▶ _PROMPT_
Reproduce the line that holds "What is the separation" together with all the lines after it up to the end of the entries.

-- start --

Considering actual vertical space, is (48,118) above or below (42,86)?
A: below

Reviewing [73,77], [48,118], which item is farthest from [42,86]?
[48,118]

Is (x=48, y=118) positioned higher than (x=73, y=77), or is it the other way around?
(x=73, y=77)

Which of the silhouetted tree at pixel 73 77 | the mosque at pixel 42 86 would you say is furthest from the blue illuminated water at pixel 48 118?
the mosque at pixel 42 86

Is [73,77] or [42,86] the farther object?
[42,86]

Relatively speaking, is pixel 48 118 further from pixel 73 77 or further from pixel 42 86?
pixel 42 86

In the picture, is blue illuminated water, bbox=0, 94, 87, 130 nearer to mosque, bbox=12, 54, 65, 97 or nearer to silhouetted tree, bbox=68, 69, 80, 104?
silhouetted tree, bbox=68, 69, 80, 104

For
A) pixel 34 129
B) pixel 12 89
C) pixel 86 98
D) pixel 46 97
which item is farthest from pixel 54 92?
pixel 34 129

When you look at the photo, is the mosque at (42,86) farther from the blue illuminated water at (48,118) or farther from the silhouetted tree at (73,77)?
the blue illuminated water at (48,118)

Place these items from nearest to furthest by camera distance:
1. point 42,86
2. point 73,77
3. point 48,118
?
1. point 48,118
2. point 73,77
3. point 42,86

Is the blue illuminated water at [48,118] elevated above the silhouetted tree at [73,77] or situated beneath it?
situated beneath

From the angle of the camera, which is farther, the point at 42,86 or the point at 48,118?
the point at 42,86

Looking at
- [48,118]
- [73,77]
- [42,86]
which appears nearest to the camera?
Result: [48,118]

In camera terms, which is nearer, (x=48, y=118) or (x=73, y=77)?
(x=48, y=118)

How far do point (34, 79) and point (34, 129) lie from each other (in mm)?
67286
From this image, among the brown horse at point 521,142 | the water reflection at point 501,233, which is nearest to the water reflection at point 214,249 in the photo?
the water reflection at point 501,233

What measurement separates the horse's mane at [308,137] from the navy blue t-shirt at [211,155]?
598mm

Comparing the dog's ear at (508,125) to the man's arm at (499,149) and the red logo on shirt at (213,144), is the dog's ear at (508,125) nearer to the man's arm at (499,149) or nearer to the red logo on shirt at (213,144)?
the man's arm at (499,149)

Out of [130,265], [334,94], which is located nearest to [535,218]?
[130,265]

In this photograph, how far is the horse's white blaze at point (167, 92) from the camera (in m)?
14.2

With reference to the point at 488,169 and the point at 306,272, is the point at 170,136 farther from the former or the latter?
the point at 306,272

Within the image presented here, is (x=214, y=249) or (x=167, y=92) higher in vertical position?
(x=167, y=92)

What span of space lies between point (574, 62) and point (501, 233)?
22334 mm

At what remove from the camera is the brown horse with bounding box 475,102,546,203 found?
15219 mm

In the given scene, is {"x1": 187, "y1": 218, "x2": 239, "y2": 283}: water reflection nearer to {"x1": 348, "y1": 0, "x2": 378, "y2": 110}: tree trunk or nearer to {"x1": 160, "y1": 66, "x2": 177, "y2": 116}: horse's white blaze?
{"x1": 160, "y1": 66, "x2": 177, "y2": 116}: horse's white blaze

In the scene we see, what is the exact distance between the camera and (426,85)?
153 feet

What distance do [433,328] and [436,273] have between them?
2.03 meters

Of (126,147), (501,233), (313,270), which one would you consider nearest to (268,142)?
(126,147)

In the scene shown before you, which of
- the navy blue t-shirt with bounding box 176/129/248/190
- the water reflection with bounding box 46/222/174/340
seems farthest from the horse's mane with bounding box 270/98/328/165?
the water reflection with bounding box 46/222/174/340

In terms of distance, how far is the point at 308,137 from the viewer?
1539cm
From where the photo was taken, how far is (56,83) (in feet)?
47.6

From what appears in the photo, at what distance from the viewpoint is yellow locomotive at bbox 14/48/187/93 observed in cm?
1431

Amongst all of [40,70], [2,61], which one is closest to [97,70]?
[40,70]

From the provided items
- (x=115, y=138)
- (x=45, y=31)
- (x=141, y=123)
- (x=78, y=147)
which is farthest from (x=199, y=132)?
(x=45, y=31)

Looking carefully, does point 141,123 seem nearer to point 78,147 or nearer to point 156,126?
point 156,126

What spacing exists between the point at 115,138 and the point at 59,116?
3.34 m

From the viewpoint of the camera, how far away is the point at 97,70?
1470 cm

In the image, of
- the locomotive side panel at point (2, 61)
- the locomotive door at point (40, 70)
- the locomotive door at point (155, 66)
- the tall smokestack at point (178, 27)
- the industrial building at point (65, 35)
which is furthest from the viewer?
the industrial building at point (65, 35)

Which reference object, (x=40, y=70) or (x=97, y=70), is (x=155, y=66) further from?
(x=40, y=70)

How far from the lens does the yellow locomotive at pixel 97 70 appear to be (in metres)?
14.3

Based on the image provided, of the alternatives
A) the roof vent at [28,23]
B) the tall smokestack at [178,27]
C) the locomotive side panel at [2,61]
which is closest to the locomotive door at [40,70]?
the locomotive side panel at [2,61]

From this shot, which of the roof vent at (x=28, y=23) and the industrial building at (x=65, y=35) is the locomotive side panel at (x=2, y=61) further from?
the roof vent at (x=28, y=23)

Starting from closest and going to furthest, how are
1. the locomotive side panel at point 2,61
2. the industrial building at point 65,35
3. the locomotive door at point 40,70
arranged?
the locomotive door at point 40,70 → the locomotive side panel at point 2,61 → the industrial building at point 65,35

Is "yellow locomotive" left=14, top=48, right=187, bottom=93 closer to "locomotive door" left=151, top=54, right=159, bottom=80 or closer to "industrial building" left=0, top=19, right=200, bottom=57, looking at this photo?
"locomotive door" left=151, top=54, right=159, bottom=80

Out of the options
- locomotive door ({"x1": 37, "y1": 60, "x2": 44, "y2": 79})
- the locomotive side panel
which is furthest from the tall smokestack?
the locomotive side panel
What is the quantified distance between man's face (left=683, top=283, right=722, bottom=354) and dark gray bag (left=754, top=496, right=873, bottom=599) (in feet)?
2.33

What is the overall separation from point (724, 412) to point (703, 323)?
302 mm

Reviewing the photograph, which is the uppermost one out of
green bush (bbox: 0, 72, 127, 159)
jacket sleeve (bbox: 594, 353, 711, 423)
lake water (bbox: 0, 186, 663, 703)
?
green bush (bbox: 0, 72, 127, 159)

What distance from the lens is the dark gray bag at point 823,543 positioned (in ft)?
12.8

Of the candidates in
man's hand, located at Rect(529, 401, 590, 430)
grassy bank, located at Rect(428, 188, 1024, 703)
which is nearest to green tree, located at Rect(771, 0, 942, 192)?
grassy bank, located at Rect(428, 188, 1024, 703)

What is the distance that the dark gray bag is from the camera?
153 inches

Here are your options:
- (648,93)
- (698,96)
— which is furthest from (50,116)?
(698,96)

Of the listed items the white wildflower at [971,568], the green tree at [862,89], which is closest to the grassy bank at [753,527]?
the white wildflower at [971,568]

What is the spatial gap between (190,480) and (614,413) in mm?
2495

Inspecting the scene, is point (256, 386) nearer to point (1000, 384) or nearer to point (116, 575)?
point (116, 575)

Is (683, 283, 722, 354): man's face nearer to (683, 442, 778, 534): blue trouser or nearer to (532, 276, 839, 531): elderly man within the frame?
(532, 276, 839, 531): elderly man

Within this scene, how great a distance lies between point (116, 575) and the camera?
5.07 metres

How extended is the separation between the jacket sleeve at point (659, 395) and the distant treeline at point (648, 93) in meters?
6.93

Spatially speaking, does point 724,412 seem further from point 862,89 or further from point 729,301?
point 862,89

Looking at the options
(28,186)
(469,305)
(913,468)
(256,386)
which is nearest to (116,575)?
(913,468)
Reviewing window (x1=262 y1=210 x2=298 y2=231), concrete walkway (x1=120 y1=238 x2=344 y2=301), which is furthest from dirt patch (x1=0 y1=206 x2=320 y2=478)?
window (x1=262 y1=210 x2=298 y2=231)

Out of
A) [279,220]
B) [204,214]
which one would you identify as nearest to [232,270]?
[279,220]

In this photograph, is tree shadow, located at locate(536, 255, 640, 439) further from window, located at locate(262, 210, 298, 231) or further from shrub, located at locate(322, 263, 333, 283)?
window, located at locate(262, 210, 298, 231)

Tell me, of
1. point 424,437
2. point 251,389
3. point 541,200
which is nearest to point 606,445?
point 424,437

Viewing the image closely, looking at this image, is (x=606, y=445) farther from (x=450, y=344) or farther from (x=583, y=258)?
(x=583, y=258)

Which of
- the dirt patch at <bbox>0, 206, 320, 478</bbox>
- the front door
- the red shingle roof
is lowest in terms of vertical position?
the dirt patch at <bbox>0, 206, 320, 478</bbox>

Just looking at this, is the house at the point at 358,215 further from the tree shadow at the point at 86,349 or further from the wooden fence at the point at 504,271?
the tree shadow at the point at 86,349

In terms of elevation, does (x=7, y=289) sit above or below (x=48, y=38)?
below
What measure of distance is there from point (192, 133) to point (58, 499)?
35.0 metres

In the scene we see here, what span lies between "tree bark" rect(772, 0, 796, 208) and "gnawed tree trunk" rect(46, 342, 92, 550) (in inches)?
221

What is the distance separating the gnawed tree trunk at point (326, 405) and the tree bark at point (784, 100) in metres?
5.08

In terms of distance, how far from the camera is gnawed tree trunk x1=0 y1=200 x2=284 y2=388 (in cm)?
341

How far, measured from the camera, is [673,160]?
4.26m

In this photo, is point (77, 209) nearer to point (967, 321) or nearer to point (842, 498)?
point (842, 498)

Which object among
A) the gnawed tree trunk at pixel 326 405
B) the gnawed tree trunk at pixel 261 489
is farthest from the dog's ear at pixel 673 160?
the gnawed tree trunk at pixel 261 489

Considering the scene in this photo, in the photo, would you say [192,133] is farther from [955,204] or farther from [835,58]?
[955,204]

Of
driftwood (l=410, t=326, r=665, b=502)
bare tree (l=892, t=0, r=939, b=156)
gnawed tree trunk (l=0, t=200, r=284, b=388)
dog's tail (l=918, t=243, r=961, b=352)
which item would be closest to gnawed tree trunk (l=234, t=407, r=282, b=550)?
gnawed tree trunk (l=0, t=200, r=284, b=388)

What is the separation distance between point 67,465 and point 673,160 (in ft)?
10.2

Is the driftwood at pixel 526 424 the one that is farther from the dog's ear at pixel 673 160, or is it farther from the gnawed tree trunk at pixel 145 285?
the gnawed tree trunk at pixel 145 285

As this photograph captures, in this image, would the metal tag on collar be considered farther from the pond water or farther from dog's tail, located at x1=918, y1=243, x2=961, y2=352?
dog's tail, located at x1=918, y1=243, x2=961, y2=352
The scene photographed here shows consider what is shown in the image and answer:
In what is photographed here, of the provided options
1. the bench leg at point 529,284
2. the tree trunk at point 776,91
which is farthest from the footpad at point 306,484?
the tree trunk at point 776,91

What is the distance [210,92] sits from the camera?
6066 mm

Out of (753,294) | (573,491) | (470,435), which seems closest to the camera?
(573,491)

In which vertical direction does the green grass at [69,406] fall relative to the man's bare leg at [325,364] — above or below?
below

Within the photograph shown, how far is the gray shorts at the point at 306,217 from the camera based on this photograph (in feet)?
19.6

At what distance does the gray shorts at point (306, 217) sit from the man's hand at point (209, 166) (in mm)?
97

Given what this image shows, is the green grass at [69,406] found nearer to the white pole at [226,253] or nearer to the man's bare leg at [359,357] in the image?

-- end --

▶ _REPLY TO THE TASK_
What is the separation distance between point 67,465 and point 673,160 (in ft)?
10.2

Is the driftwood at pixel 526 424 the one that is farther from the dog's ear at pixel 673 160, or is it farther from the gnawed tree trunk at pixel 145 285?
the gnawed tree trunk at pixel 145 285

As this photograph captures, in this image, would the metal tag on collar be considered farther from the pond water or farther from dog's tail, located at x1=918, y1=243, x2=961, y2=352?
dog's tail, located at x1=918, y1=243, x2=961, y2=352
The scene photographed here shows consider what is shown in the image and answer:
In what is photographed here, of the provided options
1. the bench leg at point 529,284
2. the tree trunk at point 776,91
which is farthest from the footpad at point 306,484?
the tree trunk at point 776,91

What is the distance [210,92] sits from the camera?
6066 mm

Out of (753,294) | (573,491) | (470,435), which seems closest to the camera?
(573,491)

In which vertical direction does the green grass at [69,406] fall relative to the man's bare leg at [325,364] — above or below?
below

Within the photograph shown, how far is the gray shorts at the point at 306,217 from the camera based on this photograph (in feet)?
19.6

At what distance does the gray shorts at point (306, 217) sit from the man's hand at point (209, 166) (in mm)?
97

Given what this image shows, is the green grass at [69,406] found nearer to the white pole at [226,253] or nearer to the man's bare leg at [359,357] in the image?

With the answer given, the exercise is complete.